Multiple implementations of the registry and resolver interfaces were developed by teams at ENS Labs, Consensys, Truffle Suite, OpenZeppelin, and community contributors from repositories hosted under the Ethereum Foundation organization. Major infrastructure providers including Infura, Alchemy, and Cloudflare added support for ENS name resolution APIs, while wallets such as MetaMask, Trust Wallet, and Argent integrated lookups to resolve human-friendly names. Decentralized applications in the DeFi sector—such as Uniswap, SushiSwap, Compound Finance, and Aave—adopted ENS name resolution to present readable counterparty identifiers. Academic courses at MIT, UC Berkeley, and Stanford used the specification in curricula covering decentralized systems, and standards discussions continued in forums like Ethereum Magicians and conferences including Devcon and ETHGlobal.

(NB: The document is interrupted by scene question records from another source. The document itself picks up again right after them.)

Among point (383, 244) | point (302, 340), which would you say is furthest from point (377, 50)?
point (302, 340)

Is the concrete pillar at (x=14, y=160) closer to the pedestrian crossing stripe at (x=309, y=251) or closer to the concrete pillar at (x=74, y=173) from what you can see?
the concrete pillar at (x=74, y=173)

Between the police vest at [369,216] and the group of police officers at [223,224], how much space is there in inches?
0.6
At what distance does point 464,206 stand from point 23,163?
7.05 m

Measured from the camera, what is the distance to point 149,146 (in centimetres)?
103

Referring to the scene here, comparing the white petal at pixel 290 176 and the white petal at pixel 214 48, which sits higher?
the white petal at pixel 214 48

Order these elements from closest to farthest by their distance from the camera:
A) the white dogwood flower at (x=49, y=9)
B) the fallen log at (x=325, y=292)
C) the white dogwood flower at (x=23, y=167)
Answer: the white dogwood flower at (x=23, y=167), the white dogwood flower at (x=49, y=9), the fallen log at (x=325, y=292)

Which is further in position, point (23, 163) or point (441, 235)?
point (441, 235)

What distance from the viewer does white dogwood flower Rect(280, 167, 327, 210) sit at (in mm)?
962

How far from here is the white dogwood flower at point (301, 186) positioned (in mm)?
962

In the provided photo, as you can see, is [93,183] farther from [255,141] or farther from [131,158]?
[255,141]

Compatibility and Alternatives

EIP-137 coexists with alternative naming and identifier schemes including Namecoin, Handshake, Unstoppable Domains, and decentralized identifier efforts promoted by the W3C's DID working group. Implementers evaluate trade-offs with DNS-based mappings enabled by DNSSEC and gateway strategies employed by Cloudflare and Amazon Route 53, as well as compatibility layers used by ENS Labs to interoperate with IPFS and Swarm. Competing approaches for human-readable identifiers appear in projects like Keybase, DIDComm, and Solid Project, while blockchain platforms such as Tezos, Polkadot, Solana, and NEAR Protocol have developed their own naming conventions and registries.